Early last year I wrote about the increasing amount of spam that was using hacked web servers to obfuscate the spammer’s call to action. Back then the volume was creeping up to 1% of all spam. Since we’ve been seeing even more of it lately, I decided to take a look at the figures and see what had been going on in the past six months.
The average for the six month period was 7.7% of all spam, but we have seen much higher peaks,including the recent period from December 30th through January 8th where one relentless porn spammer pushed the ratio up to 37%. The good news is that this particular spammer was sending out millions of messages a day, but only using a group of a few hundred URLs in his messages, so they are easy to block. Billions of electrons where shuffled from botnet to spam folders with almost no real impact.
This particular spammer was only uploading a single file to each hacked domain to do his redirection. Others upload multiple files to allow more URLs to be used, and we have seen some domains in which the 404 page not found response has been hacked to redirect to the spammers landing page, so the spammer can send out each spam email with a different URL. So long as they are not part of the original web site, they will redirect if the recipient clicks on them.
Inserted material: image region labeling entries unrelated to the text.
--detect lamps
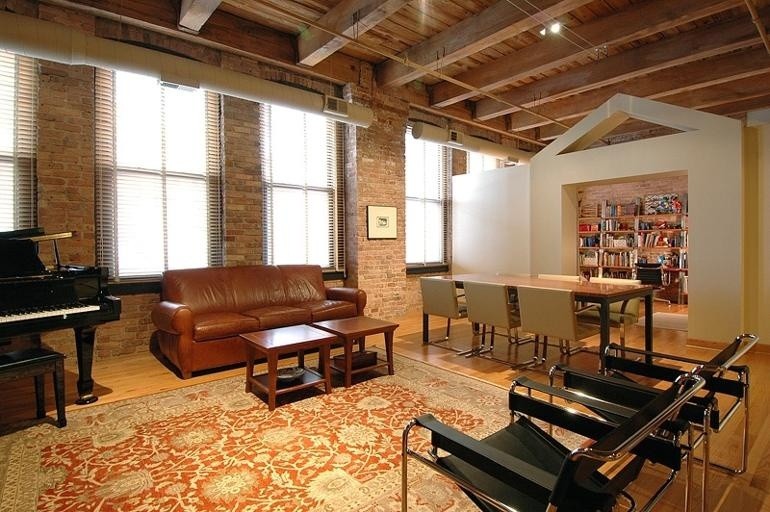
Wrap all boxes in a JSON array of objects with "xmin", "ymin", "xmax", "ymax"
[{"xmin": 505, "ymin": 0, "xmax": 609, "ymax": 60}]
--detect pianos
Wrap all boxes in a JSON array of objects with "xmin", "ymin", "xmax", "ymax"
[{"xmin": 0, "ymin": 228, "xmax": 121, "ymax": 405}]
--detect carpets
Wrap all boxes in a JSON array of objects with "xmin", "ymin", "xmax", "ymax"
[{"xmin": 0, "ymin": 343, "xmax": 603, "ymax": 512}]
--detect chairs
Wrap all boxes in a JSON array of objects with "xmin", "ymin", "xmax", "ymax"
[
  {"xmin": 677, "ymin": 277, "xmax": 688, "ymax": 305},
  {"xmin": 548, "ymin": 334, "xmax": 761, "ymax": 512},
  {"xmin": 419, "ymin": 271, "xmax": 653, "ymax": 371},
  {"xmin": 634, "ymin": 263, "xmax": 671, "ymax": 305},
  {"xmin": 401, "ymin": 374, "xmax": 706, "ymax": 512}
]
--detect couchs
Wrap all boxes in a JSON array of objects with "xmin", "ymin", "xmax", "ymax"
[{"xmin": 151, "ymin": 265, "xmax": 367, "ymax": 380}]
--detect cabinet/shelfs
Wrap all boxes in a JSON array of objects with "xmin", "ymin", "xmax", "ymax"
[{"xmin": 577, "ymin": 193, "xmax": 688, "ymax": 286}]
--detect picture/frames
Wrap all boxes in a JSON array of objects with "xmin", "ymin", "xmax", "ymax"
[{"xmin": 366, "ymin": 205, "xmax": 398, "ymax": 240}]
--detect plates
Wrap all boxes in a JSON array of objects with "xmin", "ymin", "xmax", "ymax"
[{"xmin": 277, "ymin": 367, "xmax": 305, "ymax": 382}]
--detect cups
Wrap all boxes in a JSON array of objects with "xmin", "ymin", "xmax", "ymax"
[{"xmin": 496, "ymin": 272, "xmax": 504, "ymax": 281}]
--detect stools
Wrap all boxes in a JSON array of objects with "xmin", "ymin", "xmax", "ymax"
[{"xmin": 0, "ymin": 346, "xmax": 68, "ymax": 428}]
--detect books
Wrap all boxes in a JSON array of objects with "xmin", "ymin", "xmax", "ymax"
[
  {"xmin": 630, "ymin": 243, "xmax": 632, "ymax": 244},
  {"xmin": 579, "ymin": 250, "xmax": 599, "ymax": 266},
  {"xmin": 606, "ymin": 200, "xmax": 636, "ymax": 217},
  {"xmin": 580, "ymin": 267, "xmax": 599, "ymax": 279},
  {"xmin": 640, "ymin": 232, "xmax": 684, "ymax": 248},
  {"xmin": 604, "ymin": 218, "xmax": 637, "ymax": 232},
  {"xmin": 604, "ymin": 269, "xmax": 633, "ymax": 280},
  {"xmin": 603, "ymin": 233, "xmax": 636, "ymax": 249}
]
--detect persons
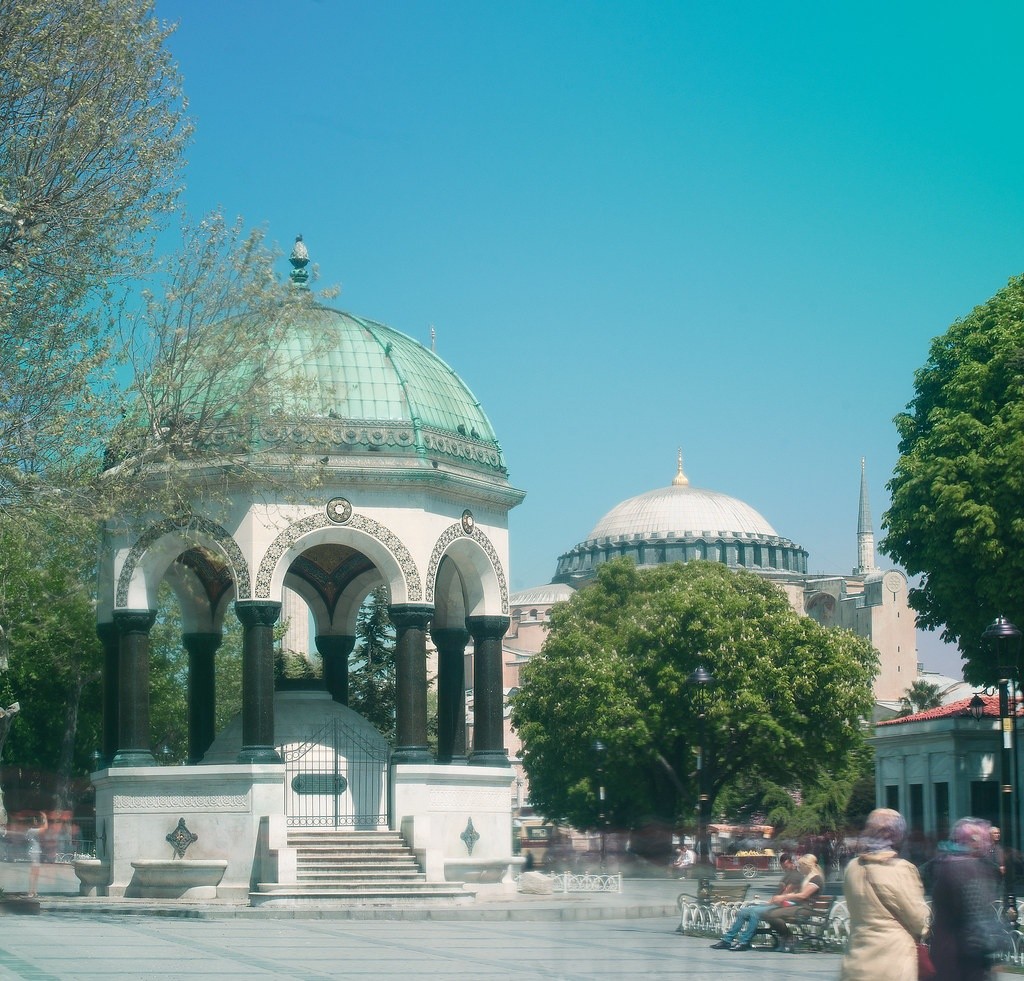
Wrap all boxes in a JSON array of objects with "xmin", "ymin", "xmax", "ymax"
[
  {"xmin": 525, "ymin": 849, "xmax": 533, "ymax": 872},
  {"xmin": 917, "ymin": 816, "xmax": 1006, "ymax": 981},
  {"xmin": 710, "ymin": 854, "xmax": 825, "ymax": 952},
  {"xmin": 25, "ymin": 810, "xmax": 48, "ymax": 899},
  {"xmin": 671, "ymin": 843, "xmax": 699, "ymax": 881},
  {"xmin": 841, "ymin": 808, "xmax": 934, "ymax": 981}
]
So how are these web sites being hacked? The majority that we see are WordPress sites, and a significant minority are Joomla. Mostly theses are sites belonging to individuals and small businesses who may have set up a site a few years ago and make very few updates, to either content or software. However, older versions of both WordPress and Joomla have some well documented vulnerabilities, so if you don’t keep your site up to date you may well be a target.
Even if you do always have the latest software in place, you can still be hacked if you install the wrong theme or plug in. Just recently in the black hat underworld, malicious code was offered for sale that allows the user to add a trojan to installable WordPress modules…
Once the user installs the innocent looking plug in, the hacker can then upload and execute arbitrary code or even use the built in redirect manager.
That was offered for sale for just $100, but sorry, it’s all sold out now.
To prevent the embarrassment of having your web site redirect to a porn site in Russia, keep your web site software up to date, be careful what themes and plug ins you install, and keep an eye on your server log for any traffic to pages you don’t recognize.